### THE PROBLEM
Repeat every entry word for word; omit all pictures.

### SUPPLIED RECORDS
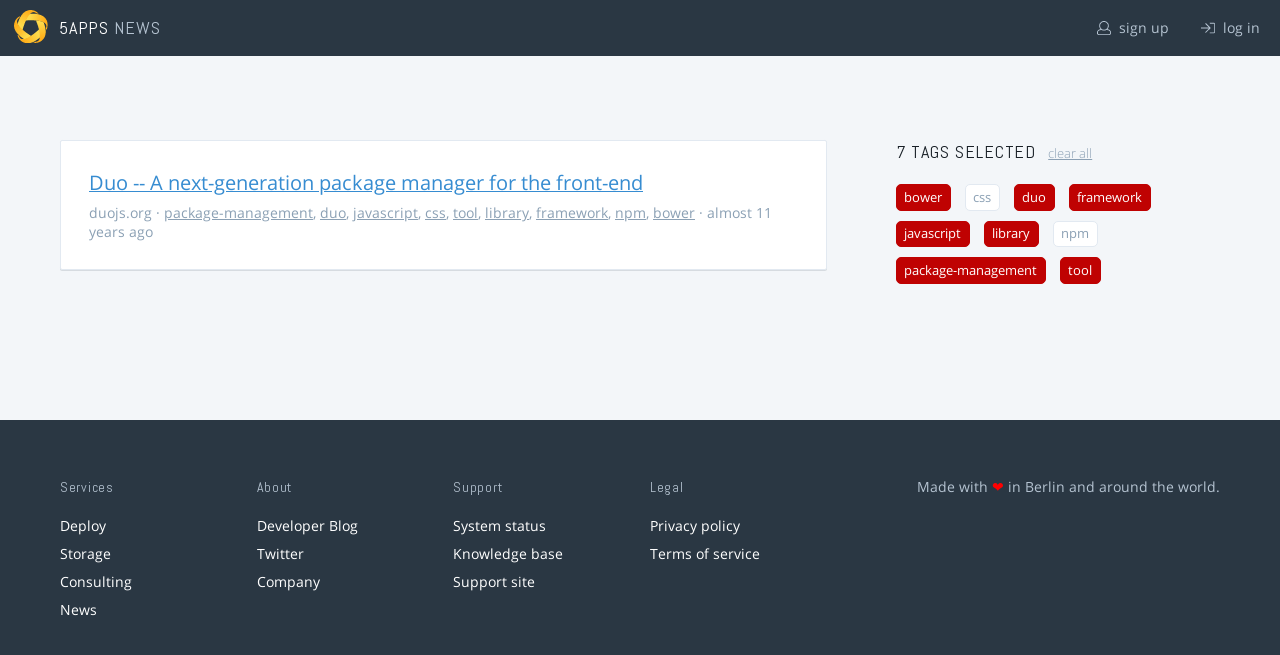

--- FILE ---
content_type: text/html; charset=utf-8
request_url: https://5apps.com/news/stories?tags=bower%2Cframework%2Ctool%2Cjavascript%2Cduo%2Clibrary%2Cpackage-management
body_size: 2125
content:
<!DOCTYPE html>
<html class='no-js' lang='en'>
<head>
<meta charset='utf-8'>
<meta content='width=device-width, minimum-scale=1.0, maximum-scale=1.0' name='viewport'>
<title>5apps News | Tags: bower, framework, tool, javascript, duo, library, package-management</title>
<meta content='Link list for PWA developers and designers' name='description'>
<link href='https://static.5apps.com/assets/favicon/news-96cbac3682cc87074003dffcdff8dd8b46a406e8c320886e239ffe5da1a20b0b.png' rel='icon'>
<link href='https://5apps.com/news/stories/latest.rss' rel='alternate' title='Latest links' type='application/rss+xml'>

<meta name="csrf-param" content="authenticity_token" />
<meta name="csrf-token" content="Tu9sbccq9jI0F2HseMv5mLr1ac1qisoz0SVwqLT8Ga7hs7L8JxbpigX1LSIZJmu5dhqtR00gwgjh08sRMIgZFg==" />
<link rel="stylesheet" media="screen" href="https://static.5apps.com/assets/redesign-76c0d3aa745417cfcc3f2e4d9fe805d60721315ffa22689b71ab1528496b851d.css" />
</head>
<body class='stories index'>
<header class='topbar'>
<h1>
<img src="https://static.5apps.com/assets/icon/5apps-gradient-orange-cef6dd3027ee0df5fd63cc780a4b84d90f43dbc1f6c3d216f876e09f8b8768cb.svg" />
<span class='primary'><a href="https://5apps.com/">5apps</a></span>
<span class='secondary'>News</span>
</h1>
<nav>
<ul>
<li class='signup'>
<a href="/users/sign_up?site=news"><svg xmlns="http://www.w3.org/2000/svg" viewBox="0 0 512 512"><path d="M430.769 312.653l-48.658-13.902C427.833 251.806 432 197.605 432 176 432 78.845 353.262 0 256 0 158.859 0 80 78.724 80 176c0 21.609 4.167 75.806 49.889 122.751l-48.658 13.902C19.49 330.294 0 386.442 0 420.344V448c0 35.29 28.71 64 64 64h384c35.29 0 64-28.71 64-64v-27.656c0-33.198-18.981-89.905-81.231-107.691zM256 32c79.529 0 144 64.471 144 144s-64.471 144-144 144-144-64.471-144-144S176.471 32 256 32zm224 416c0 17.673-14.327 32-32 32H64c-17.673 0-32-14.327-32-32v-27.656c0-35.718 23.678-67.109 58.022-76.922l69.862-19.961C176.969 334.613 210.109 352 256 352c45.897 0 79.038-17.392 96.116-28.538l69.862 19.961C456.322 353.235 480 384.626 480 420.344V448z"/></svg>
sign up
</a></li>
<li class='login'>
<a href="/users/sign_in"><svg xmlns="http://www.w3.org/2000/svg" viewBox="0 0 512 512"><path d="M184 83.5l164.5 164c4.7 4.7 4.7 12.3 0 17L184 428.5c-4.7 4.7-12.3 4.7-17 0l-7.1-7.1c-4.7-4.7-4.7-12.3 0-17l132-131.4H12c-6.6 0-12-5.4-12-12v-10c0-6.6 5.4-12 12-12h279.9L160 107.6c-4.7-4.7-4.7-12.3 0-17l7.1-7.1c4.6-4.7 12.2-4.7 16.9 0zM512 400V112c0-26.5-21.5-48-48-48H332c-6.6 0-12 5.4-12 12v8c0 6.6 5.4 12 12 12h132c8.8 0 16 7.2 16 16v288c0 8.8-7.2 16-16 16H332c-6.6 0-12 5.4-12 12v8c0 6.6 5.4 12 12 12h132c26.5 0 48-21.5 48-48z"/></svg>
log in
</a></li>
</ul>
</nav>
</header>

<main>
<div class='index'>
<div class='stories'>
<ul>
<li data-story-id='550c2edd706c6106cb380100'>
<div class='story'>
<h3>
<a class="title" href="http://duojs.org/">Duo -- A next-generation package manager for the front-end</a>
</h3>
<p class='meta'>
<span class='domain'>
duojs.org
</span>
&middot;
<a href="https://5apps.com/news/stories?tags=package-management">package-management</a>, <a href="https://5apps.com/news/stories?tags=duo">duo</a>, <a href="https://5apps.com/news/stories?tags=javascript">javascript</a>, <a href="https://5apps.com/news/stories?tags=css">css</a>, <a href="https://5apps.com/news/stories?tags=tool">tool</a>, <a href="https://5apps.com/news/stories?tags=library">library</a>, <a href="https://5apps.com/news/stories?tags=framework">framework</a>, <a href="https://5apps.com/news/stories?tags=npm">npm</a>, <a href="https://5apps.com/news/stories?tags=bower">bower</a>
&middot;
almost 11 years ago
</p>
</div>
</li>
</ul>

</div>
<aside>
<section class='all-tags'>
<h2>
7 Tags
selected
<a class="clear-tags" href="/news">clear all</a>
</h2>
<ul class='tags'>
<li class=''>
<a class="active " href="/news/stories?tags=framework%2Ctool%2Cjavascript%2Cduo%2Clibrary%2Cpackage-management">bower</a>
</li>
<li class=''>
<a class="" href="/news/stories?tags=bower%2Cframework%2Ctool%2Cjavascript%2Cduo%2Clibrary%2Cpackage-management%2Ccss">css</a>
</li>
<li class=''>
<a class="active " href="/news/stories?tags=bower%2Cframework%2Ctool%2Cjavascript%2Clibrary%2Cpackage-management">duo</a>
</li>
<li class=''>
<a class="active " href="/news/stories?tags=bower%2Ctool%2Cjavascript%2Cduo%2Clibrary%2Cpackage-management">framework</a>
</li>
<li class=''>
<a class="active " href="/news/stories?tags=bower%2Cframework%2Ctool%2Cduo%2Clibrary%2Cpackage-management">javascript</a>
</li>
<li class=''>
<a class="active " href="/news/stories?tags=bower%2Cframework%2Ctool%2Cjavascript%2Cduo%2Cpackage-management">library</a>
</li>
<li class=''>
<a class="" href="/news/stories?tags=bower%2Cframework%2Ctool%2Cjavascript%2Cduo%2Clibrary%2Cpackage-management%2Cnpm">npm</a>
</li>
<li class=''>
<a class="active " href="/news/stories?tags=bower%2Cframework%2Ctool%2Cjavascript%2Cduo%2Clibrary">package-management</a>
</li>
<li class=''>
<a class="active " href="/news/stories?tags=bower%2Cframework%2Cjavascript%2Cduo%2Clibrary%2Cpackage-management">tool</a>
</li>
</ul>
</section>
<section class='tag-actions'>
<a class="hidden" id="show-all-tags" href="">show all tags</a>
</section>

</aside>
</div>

### YOUR RESPONSE
--- FILE ---
content_type: text/html; charset=utf-8
request_url: https://5apps.com/news/stories?tags=bower%2Cframework%2Ctool%2Cjavascript%2Cduo%2Clibrary%2Cpackage-management
body_size: 2125
content:
<!DOCTYPE html>
<html class='no-js' lang='en'>
<head>
<meta charset='utf-8'>
<meta content='width=device-width, minimum-scale=1.0, maximum-scale=1.0' name='viewport'>
<title>5apps News | Tags: bower, framework, tool, javascript, duo, library, package-management</title>
<meta content='Link list for PWA developers and designers' name='description'>
<link href='https://static.5apps.com/assets/favicon/news-96cbac3682cc87074003dffcdff8dd8b46a406e8c320886e239ffe5da1a20b0b.png' rel='icon'>
<link href='https://5apps.com/news/stories/latest.rss' rel='alternate' title='Latest links' type='application/rss+xml'>

<meta name="csrf-param" content="authenticity_token" />
<meta name="csrf-token" content="Tu9sbccq9jI0F2HseMv5mLr1ac1qisoz0SVwqLT8Ga7hs7L8JxbpigX1LSIZJmu5dhqtR00gwgjh08sRMIgZFg==" />
<link rel="stylesheet" media="screen" href="https://static.5apps.com/assets/redesign-76c0d3aa745417cfcc3f2e4d9fe805d60721315ffa22689b71ab1528496b851d.css" />
</head>
<body class='stories index'>
<header class='topbar'>
<h1>
<img src="https://static.5apps.com/assets/icon/5apps-gradient-orange-cef6dd3027ee0df5fd63cc780a4b84d90f43dbc1f6c3d216f876e09f8b8768cb.svg" />
<span class='primary'><a href="https://5apps.com/">5apps</a></span>
<span class='secondary'>News</span>
</h1>
<nav>
<ul>
<li class='signup'>
<a href="/users/sign_up?site=news"><svg xmlns="http://www.w3.org/2000/svg" viewBox="0 0 512 512"><path d="M430.769 312.653l-48.658-13.902C427.833 251.806 432 197.605 432 176 432 78.845 353.262 0 256 0 158.859 0 80 78.724 80 176c0 21.609 4.167 75.806 49.889 122.751l-48.658 13.902C19.49 330.294 0 386.442 0 420.344V448c0 35.29 28.71 64 64 64h384c35.29 0 64-28.71 64-64v-27.656c0-33.198-18.981-89.905-81.231-107.691zM256 32c79.529 0 144 64.471 144 144s-64.471 144-144 144-144-64.471-144-144S176.471 32 256 32zm224 416c0 17.673-14.327 32-32 32H64c-17.673 0-32-14.327-32-32v-27.656c0-35.718 23.678-67.109 58.022-76.922l69.862-19.961C176.969 334.613 210.109 352 256 352c45.897 0 79.038-17.392 96.116-28.538l69.862 19.961C456.322 353.235 480 384.626 480 420.344V448z"/></svg>
sign up
</a></li>
<li class='login'>
<a href="/users/sign_in"><svg xmlns="http://www.w3.org/2000/svg" viewBox="0 0 512 512"><path d="M184 83.5l164.5 164c4.7 4.7 4.7 12.3 0 17L184 428.5c-4.7 4.7-12.3 4.7-17 0l-7.1-7.1c-4.7-4.7-4.7-12.3 0-17l132-131.4H12c-6.6 0-12-5.4-12-12v-10c0-6.6 5.4-12 12-12h279.9L160 107.6c-4.7-4.7-4.7-12.3 0-17l7.1-7.1c4.6-4.7 12.2-4.7 16.9 0zM512 400V112c0-26.5-21.5-48-48-48H332c-6.6 0-12 5.4-12 12v8c0 6.6 5.4 12 12 12h132c8.8 0 16 7.2 16 16v288c0 8.8-7.2 16-16 16H332c-6.6 0-12 5.4-12 12v8c0 6.6 5.4 12 12 12h132c26.5 0 48-21.5 48-48z"/></svg>
log in
</a></li>
</ul>
</nav>
</header>

<main>
<div class='index'>
<div class='stories'>
<ul>
<li data-story-id='550c2edd706c6106cb380100'>
<div class='story'>
<h3>
<a class="title" href="http://duojs.org/">Duo -- A next-generation package manager for the front-end</a>
</h3>
<p class='meta'>
<span class='domain'>
duojs.org
</span>
&middot;
<a href="https://5apps.com/news/stories?tags=package-management">package-management</a>, <a href="https://5apps.com/news/stories?tags=duo">duo</a>, <a href="https://5apps.com/news/stories?tags=javascript">javascript</a>, <a href="https://5apps.com/news/stories?tags=css">css</a>, <a href="https://5apps.com/news/stories?tags=tool">tool</a>, <a href="https://5apps.com/news/stories?tags=library">library</a>, <a href="https://5apps.com/news/stories?tags=framework">framework</a>, <a href="https://5apps.com/news/stories?tags=npm">npm</a>, <a href="https://5apps.com/news/stories?tags=bower">bower</a>
&middot;
almost 11 years ago
</p>
</div>
</li>
</ul>

</div>
<aside>
<section class='all-tags'>
<h2>
7 Tags
selected
<a class="clear-tags" href="/news">clear all</a>
</h2>
<ul class='tags'>
<li class=''>
<a class="active " href="/news/stories?tags=framework%2Ctool%2Cjavascript%2Cduo%2Clibrary%2Cpackage-management">bower</a>
</li>
<li class=''>
<a class="" href="/news/stories?tags=bower%2Cframework%2Ctool%2Cjavascript%2Cduo%2Clibrary%2Cpackage-management%2Ccss">css</a>
</li>
<li class=''>
<a class="active " href="/news/stories?tags=bower%2Cframework%2Ctool%2Cjavascript%2Clibrary%2Cpackage-management">duo</a>
</li>
<li class=''>
<a class="active " href="/news/stories?tags=bower%2Ctool%2Cjavascript%2Cduo%2Clibrary%2Cpackage-management">framework</a>
</li>
<li class=''>
<a class="active " href="/news/stories?tags=bower%2Cframework%2Ctool%2Cduo%2Clibrary%2Cpackage-management">javascript</a>
</li>
<li class=''>
<a class="active " href="/news/stories?tags=bower%2Cframework%2Ctool%2Cjavascript%2Cduo%2Cpackage-management">library</a>
</li>
<li class=''>
<a class="" href="/news/stories?tags=bower%2Cframework%2Ctool%2Cjavascript%2Cduo%2Clibrary%2Cpackage-management%2Cnpm">npm</a>
</li>
<li class=''>
<a class="active " href="/news/stories?tags=bower%2Cframework%2Ctool%2Cjavascript%2Cduo%2Clibrary">package-management</a>
</li>
<li class=''>
<a class="active " href="/news/stories?tags=bower%2Cframework%2Cjavascript%2Cduo%2Clibrary%2Cpackage-management">tool</a>
</li>
</ul>
</section>
<section class='tag-actions'>
<a class="hidden" id="show-all-tags" href="">show all tags</a>
</section>

</aside>
</div>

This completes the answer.